Intelligent Knowledge Extraction From a Document Database

Extracting knowledge from big databases and from document databases has long been a challenge. This session presents a small example: the case of the literature review that every researcher performs in the course of their studies. Most researchers do a literature review and manage their own document database. There are several tools available to do that (e.g., EndNote, Mendeley, Word, and Excel) but those tools just provide a bibliography.

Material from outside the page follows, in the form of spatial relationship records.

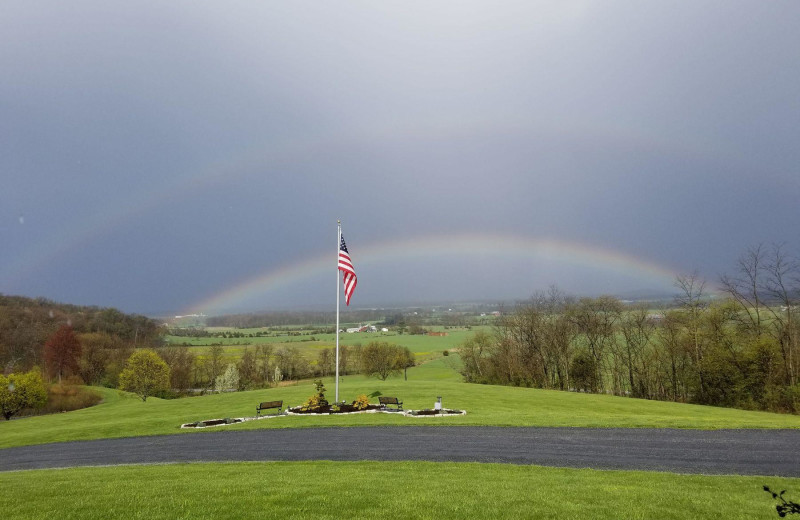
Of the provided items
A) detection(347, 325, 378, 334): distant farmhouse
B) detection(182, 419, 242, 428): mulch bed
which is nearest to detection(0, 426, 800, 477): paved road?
detection(182, 419, 242, 428): mulch bed

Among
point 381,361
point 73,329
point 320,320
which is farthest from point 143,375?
point 320,320

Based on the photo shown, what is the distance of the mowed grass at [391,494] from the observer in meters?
7.21

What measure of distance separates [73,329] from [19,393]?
181 ft

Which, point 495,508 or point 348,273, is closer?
point 495,508

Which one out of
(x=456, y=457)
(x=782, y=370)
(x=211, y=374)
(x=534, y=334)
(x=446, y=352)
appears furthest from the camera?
(x=446, y=352)

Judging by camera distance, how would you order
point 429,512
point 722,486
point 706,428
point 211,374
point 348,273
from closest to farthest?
point 429,512 < point 722,486 < point 706,428 < point 348,273 < point 211,374

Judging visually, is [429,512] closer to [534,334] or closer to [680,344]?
[680,344]

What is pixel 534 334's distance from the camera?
2211 inches

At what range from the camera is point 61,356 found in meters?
69.8

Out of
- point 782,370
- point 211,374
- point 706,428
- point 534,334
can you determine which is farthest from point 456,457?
point 211,374

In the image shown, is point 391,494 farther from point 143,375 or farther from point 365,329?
point 365,329

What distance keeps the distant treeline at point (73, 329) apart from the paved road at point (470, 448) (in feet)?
216

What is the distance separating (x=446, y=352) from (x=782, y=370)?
5399 cm

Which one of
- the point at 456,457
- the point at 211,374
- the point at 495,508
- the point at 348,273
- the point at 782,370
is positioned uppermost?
the point at 348,273
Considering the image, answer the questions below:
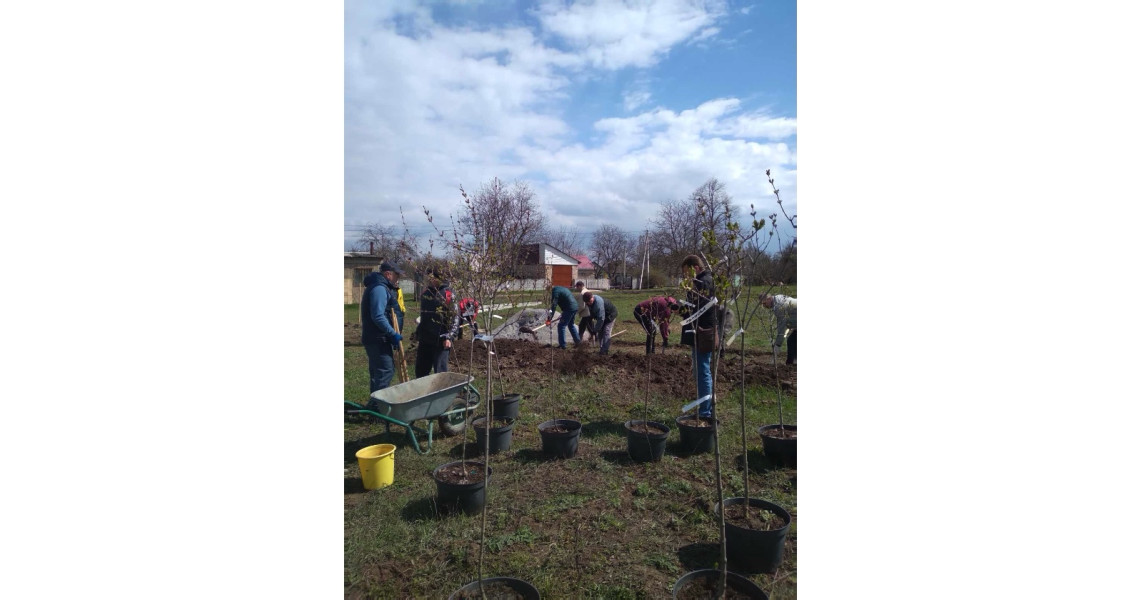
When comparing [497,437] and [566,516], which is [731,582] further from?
[497,437]

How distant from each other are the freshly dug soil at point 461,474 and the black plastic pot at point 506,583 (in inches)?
34.2

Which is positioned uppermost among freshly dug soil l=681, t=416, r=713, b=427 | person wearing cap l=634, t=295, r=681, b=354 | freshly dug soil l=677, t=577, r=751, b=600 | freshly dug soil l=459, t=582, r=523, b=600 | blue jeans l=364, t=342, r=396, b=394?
person wearing cap l=634, t=295, r=681, b=354

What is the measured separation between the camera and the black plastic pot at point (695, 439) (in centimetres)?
419

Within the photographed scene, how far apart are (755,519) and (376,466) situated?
254cm

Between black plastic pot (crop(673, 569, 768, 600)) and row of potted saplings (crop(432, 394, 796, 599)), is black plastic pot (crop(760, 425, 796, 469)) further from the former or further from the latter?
black plastic pot (crop(673, 569, 768, 600))

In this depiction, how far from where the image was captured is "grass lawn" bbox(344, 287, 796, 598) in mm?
2641

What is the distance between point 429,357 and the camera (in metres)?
5.53

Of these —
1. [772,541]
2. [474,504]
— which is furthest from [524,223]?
[772,541]

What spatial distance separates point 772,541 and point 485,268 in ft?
7.07

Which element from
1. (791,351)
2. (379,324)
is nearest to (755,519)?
(379,324)

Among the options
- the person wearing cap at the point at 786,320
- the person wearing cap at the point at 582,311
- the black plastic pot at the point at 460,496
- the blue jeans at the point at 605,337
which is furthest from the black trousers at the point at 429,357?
the person wearing cap at the point at 786,320

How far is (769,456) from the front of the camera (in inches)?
160

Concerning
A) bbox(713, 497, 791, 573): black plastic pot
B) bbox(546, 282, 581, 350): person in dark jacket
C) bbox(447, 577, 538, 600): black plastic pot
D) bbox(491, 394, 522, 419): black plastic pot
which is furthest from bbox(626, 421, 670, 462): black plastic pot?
bbox(546, 282, 581, 350): person in dark jacket

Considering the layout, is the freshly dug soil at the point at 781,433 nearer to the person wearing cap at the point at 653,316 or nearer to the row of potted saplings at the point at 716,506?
the row of potted saplings at the point at 716,506
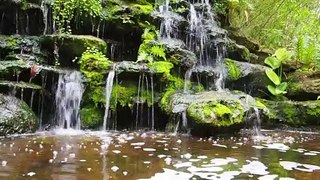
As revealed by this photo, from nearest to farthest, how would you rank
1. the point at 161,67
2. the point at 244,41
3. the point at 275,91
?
1. the point at 161,67
2. the point at 275,91
3. the point at 244,41

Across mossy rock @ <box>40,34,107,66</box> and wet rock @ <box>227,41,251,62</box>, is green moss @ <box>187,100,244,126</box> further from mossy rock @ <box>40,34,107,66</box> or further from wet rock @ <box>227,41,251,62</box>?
wet rock @ <box>227,41,251,62</box>

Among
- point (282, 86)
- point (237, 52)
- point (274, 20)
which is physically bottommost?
point (282, 86)

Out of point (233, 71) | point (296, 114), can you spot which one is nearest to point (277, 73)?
point (233, 71)

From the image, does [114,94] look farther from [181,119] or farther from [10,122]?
[10,122]

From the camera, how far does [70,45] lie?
35.0 ft

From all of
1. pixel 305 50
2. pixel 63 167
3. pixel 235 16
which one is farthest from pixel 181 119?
pixel 235 16

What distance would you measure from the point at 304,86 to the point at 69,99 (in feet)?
23.8

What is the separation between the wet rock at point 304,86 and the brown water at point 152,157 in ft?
11.9

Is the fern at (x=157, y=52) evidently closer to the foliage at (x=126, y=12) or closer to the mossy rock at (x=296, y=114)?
the foliage at (x=126, y=12)

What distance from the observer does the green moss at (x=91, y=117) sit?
980cm

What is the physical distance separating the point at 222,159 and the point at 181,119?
329cm

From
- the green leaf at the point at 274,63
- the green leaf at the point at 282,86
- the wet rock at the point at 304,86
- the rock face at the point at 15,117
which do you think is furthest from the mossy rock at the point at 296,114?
the rock face at the point at 15,117

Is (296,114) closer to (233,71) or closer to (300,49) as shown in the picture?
(233,71)

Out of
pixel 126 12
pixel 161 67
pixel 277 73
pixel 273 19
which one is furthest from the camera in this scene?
pixel 273 19
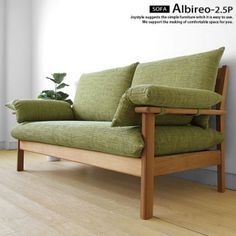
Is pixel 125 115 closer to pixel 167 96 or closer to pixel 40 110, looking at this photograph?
pixel 167 96

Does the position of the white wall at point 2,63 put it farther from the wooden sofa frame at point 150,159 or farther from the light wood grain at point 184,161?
the light wood grain at point 184,161

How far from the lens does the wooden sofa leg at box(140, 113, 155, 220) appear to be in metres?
1.25

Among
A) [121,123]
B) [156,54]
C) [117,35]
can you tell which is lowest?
[121,123]

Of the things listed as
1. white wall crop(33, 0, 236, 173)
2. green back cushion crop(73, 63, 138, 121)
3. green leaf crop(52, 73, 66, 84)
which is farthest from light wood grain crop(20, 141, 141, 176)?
green leaf crop(52, 73, 66, 84)

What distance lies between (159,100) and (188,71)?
0.59 m

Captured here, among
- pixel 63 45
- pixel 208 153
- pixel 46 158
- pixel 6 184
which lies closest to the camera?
pixel 208 153

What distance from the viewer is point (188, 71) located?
1713 millimetres

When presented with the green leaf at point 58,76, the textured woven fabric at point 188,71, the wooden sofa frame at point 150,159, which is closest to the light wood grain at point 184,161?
the wooden sofa frame at point 150,159

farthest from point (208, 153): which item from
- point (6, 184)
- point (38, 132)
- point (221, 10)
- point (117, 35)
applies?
point (117, 35)

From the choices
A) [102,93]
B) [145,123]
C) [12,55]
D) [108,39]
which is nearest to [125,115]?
[145,123]

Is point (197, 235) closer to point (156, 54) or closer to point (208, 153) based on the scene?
point (208, 153)

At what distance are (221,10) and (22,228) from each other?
1.69 metres

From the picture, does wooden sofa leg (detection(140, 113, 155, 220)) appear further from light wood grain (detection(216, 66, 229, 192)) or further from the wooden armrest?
light wood grain (detection(216, 66, 229, 192))

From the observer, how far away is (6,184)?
1.87 m
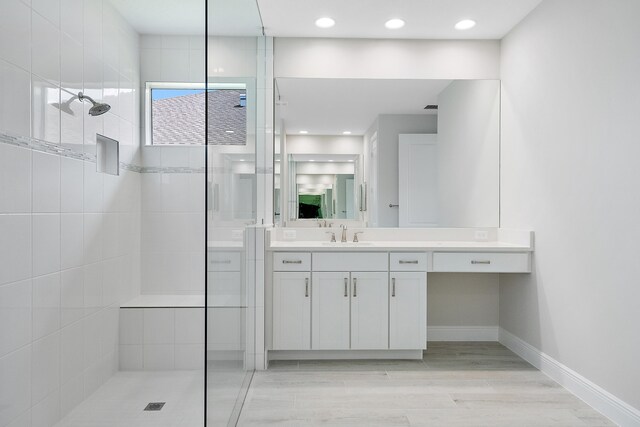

When retrieving quantitative information (a list of concepts or items) there is a severe lack of functionality. The case proposed for this session is a “little brother” of the general problem and the approach, methodology, and principles used in this example are the same as those used in bigger cases, although the IT tools required are much simpler. When searching for concepts in a document database (e.g., ideas, subjects) it is necessary to perform a previous concept analysis to define the keywords which will be used later on; however, when searching for items (e.g., to compile a list of risks), the task is easier because it merely consists of finding words in the text.


Attendees will learn the keys to creating a big document database, to extracting information from it according to their predefined breakdown structure, and to obtaining a ranked list of concepts and items to define priorities and to make decisions. Those results are relevant for researchers and they are an example of what companies could do to organize and use their stored information simply and effectively.

Speaker profiles

Dr. Vegas‐Fernández has been CIO for more than 25 years in several Spanish IBEX-35 companies, Organization Manager for 10 years, and Risk Manager for 3 years, and has researched for 6 years writing a doctoral thesis. He has received two Best Innovation Idea awards related to Competitive Intelligence applied to risk assessment. He has been a member of professional associations such as ASIS, CIONET, ARIA, and Agers (FERMA).

His broad experience helps him to focus on the board’s needs with an overall view of the business. He has published articles about IT and risk in indexed journals and has given conferences in PMI (Valencia Chapter), Institute for Competitive Intelligence, Agers Annual Congress, and others. As a professor, he has given lectures at the university in Master’s programs about IT, risks and the construction industry. He currently researches at Universidad Politécnica de Madrid and is Executive Advisor at IDC.